Assigned task: Extract precisely the lines that run from the line containing "Bugs team starter-karty pracy" to the end of the records below, with both ends included and pictures omitted.

Supplied information:
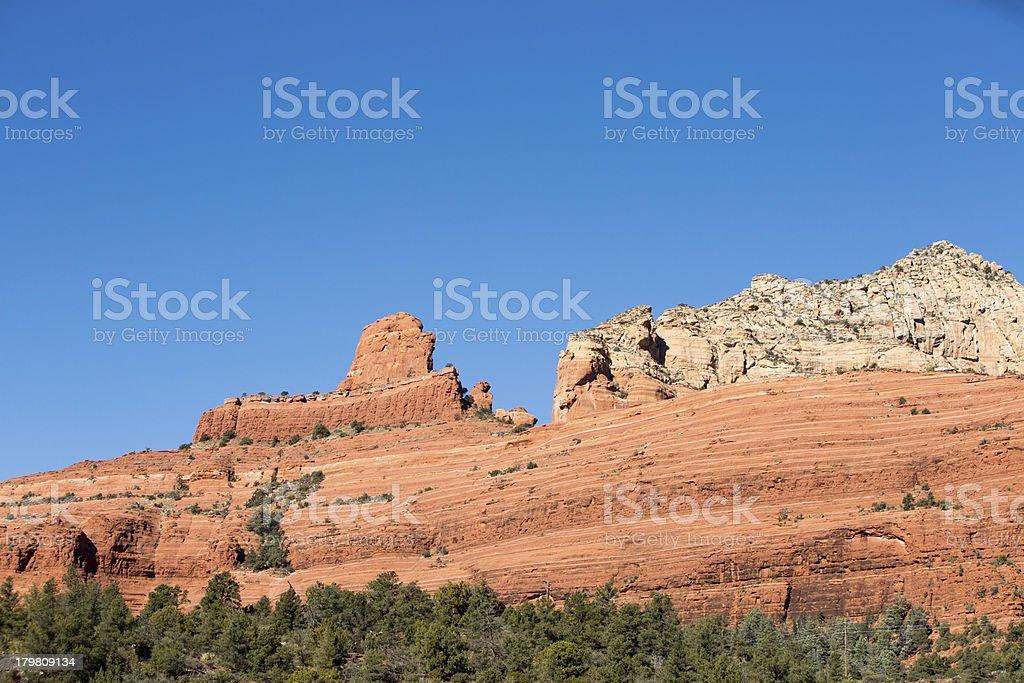 Red Rock Formations in Sedona, Arizona royalty-free stock photo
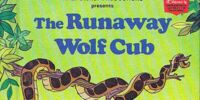 The Runaway Wolf Cub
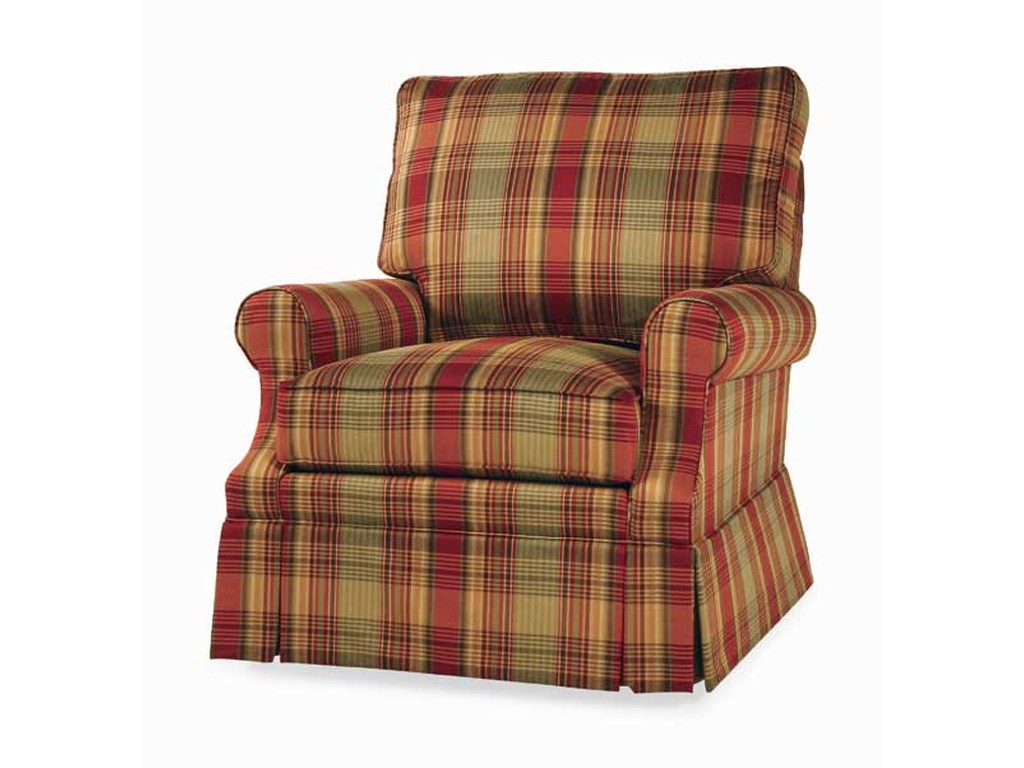 C.R. Laine HaddonfieldHaddonfield Chair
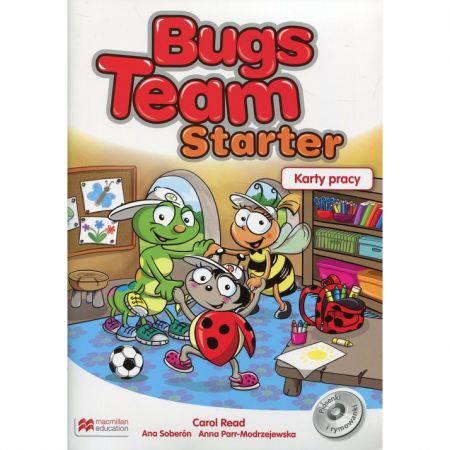 Bugs team starter-karty pracy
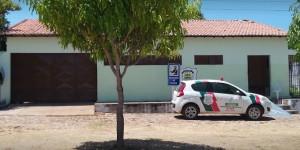 Menina de oito anos é estuprada em campo de futebol na cidade de Porto do Piauí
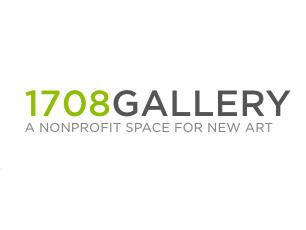1708 gallery
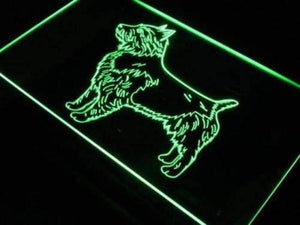 Australian Terrier Neon Sign (LED)-Way Up Gifts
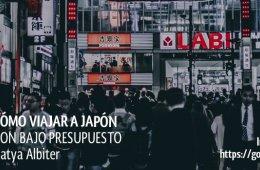 Cómo viajar por tu cuenta a Japón con presupuesto auste...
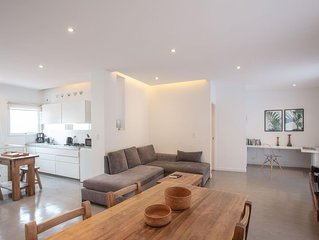 Aire Serrano - 2 Bedroom Apartment in Palermo Soho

Output for this task:
 Bugs team starter-karty pracy
 Menina de oito anos é estuprada em campo de futebol na cidade de Porto do Piauí
1708 gallery
 Australian Terrier Neon Sign (LED)-Way Up Gifts
 Cómo viajar por tu cuenta a Japón con presupuesto auste...
 Aire Serrano - 2 Bedroom Apartment in Palermo Soho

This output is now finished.